Branlebas de combat au Grand Lyon, où plusieurs philosophies s’affrontent sur la suite à donner. Gérard Collomb n’a jamais caché sa préférence pour la délégation de service public ; le style Collomb est alors celui des partenariats public-privé, des délégations, du rayonnement grâce aux entreprises qui travaillent au service de la métropole, à l’image de JCDecaux et ses Vélo’V. Ces entreprises qui savent rappeler leur utilité à l’occasion des grands événements comme la Fête des lumières, dont elles sont partenaires, ou quand il faut remplir une nouvelle tour – cf. Incity, où la SNCF a installé sa direction générale des TER sur dix-huit niveaux. Pour l’eau, plusieurs scénarios sont étudiés, dès 2012. La mise en régie est rapidement écartée, sur l’argument, assez étonnant pour un Gérard Collomb élu depuis 2001, que les services n’ont pas eu assez de temps pour s’y préparer. On évoque un scénario hybride, avec une DSP d’un côté du Rhône, une régie de l’autre ; cela aurait permis de comparer, mais le risque politique est fort, avec un prix de l’eau qui ne serait pas le même sur les deux rives. Autre solution hybride : faire passer la production en régie et laisser en DSP la distribution. Le problème est cette fois technique ; impossible de savoir qui est responsable en cas d’incident. Sans surprise, c’est donc le dernier scénario qui est choisi : la délégation de service public. Elle ne dure cependant plus que huit ans. Plusieurs promesses sont également faites : cette DSP doit servir à la mise en place des outils permettant la séparation entre la production en possible régie et la distribution en DSP, voire d’une régie sur l’ensemble.

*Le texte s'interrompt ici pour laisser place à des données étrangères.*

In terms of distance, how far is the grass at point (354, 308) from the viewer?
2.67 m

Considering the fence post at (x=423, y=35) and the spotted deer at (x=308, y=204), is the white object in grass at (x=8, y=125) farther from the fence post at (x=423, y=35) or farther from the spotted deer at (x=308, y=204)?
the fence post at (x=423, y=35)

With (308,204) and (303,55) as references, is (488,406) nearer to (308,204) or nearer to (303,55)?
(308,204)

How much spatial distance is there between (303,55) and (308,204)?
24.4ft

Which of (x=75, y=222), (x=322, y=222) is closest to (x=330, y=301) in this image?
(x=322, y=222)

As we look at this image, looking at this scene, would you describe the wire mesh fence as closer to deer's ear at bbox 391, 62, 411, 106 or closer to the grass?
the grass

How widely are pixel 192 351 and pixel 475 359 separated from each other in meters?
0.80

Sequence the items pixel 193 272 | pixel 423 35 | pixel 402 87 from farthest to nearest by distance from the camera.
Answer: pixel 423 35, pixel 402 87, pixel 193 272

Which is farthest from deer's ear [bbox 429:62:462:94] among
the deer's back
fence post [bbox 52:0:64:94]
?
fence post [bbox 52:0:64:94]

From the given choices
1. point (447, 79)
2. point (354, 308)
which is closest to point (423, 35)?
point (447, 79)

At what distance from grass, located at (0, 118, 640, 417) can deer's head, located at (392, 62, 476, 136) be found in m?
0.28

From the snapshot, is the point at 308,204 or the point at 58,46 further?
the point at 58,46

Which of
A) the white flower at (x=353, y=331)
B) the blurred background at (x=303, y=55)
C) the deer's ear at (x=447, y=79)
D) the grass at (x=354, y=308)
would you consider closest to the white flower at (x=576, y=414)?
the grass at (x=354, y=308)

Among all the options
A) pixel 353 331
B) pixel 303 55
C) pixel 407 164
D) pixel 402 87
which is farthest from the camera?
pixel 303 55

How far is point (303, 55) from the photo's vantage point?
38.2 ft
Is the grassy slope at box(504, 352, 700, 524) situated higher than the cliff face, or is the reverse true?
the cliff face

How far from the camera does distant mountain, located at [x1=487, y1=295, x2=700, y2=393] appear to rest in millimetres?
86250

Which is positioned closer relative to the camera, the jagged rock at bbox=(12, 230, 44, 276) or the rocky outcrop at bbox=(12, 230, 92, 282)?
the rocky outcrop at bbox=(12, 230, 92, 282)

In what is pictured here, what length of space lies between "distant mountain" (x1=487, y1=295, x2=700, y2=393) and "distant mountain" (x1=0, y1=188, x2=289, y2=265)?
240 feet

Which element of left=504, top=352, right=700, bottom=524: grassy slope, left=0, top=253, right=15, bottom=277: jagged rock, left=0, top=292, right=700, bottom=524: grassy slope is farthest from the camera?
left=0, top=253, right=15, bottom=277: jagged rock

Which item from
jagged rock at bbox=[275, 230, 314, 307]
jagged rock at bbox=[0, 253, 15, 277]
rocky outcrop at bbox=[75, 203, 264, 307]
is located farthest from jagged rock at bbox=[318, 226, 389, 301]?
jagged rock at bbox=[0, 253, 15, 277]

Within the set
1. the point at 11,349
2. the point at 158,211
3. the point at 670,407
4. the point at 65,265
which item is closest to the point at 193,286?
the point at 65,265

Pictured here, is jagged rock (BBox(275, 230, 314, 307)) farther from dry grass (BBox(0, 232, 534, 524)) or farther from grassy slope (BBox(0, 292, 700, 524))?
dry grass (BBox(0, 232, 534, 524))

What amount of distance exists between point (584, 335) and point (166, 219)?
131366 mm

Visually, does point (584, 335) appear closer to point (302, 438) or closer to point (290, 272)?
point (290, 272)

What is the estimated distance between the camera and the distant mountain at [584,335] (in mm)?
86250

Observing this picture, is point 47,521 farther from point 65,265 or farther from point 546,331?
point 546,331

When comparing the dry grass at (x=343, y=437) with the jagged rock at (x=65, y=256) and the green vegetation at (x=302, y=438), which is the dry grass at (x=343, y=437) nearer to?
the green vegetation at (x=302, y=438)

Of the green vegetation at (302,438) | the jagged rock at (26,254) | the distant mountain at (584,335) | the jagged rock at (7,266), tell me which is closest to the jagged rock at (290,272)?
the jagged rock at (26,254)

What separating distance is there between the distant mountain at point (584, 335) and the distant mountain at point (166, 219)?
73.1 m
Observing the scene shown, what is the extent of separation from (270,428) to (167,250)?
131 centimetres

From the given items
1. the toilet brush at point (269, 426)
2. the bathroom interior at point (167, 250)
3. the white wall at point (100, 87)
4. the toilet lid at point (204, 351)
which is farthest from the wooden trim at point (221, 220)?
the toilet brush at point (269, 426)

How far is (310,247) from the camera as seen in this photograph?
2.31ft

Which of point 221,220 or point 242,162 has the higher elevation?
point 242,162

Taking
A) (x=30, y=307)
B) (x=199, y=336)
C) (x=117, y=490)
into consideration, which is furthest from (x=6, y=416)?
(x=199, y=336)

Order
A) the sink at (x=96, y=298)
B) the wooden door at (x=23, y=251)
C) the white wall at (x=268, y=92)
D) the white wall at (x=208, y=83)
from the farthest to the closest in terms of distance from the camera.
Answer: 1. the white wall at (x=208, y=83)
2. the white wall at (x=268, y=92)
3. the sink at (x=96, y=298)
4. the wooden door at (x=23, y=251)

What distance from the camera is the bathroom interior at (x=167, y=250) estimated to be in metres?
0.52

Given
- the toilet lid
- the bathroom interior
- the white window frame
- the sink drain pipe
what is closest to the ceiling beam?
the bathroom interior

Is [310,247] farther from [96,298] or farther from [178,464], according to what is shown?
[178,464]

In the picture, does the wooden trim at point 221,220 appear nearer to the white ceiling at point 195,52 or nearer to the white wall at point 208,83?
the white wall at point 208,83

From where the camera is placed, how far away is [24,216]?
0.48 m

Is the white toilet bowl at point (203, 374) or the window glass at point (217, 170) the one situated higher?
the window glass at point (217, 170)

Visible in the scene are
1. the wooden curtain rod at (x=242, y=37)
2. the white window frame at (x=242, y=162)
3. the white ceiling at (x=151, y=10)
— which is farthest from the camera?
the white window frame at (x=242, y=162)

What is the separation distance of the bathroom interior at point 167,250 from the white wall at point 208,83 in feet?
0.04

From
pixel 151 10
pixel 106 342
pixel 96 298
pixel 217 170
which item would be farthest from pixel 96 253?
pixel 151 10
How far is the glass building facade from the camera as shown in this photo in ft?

Et on repart avec Veolia !

Trois acteurs candidatent : Veolia, Suez et Saur. Les propositions n’ont plus rien à voir avec les habitudes du passé. Aucun n’est à plaindre, après des rentabilités confortables, la métropole les contraint à mieux détailler leurs charges pour éviter qu’elles ne soient gonflées artificiellement. Les rentabilités moyennes affichées par les candidats sont de 4,9 % pour Veolia, 7,1 % pour Suez et 6,7 % pour Saur. Veolia parvient à obtenir les meilleures notes sur l’ensemble des critères et va même permettre à Gérard Collomb d’annoncer une diminution du prix de l’eau de 20 %. Lors du vote pour entériner le choix de Veolia, le président de la communauté urbaine lancera, taquin : “Ceux qui font leurs courses tous les jours aimeraient bien retrouver les prix de 1994.” Ce choix fait grincer quelques dents. “Si ça n’avait tenu qu’à moi, je n’aurais pas pris Veolia, juste pour le symbole, mais ils étaient les mieux notés…”, affirme aujourd’hui un élu de la majorité. Mais, grâce à la baisse du prix et aux promesses d’utiliser cette délégation pour préparer la suite, il passe néanmoins sans encombre. Une formule est répétée à l’envi : le Veolia de 2014 n’est plus la Générale des eaux de 1986, ni le Vivendi de Jean-Marie Messier. “On gagne beaucoup moins qu’avant, reconnaît un cadre de l’entreprise. Mais une infime partie de beaucoup, c’est toujours confortable… Lyon est un symbole, perdre la ville c’était envoyer un mauvais signal. La direction a choisi de faire de nombreux efforts : si Lyon basculait en régie, c’était un séisme historique.”

Sous surveillance

Tout n’est cependant pas parfait dans le meilleur des mondes de l’eau. Souhaitant se protéger des abus, le Grand Lyon s’est doté de plusieurs garde-fous. Pour éviter la corruption, les postes clés travaillent en binôme et s’autocontrôlent. Veolia a dû se plier à une relation sous la surveillance de l’autorité organisatrice, mettre en place un télérelevé, avec des compteurs communicants qui font remonter la consommation à distance, et installer un système informatique de contrôle du réseau auquel peut accéder la métropole. Elle récupérera l’intégralité de cet outil à l’issue de la DSP. Veolia doit aussi déployer de nombreux capteurs pour détecter les fuites et accéder au rendement de 85 % demandé par l’Union européenne. Concrètement, pour 100 litres captés, 85 arrivent au robinet et 15 sont perdus. Ce pourcentage reste le strict minimum, quand des pays comme l’Allemagne ou le Danemark traquent la moindre fuite. Paris affiche un taux de 90 %, avec l’avantage d’avoir un réseau visitable, quand Lyon et ses installations enterrées portent de grands espoirs dans ce développement de capteurs. Parallèlement, pour éviter des charges gonflées, lorsque Veolia fait appel à des prestataires externes pour des travaux supérieurs à 90 000 euros, elle a l’obligation de faire jouer la concurrence. “Quand on comparait les bordereaux du délégataire, par rapport à ceux de la direction de l’eau, l’écart sur le prix des travaux était de 30 à 40 %, se rappelle Gérard Claisse. Maintenant, on fait des audits pour vérifier que les prix sont dans la norme.” La facture baisse pour les Lyonnais. Veolia a rogné sur ses marges, mais aussi sur ses charges : les frais de siège ont été diminués de moitié, passant de 5 millions en 2014 à 2,3 millions en 2015 (sur onze mois). Simultanément, les frais de personnel baissent également, un peu trop même : à la fin de la première année, certaines prestations ne sont pas au niveau. “On a demandé au délégataire de remettre plus de personnel”, explique Gérard Claisse.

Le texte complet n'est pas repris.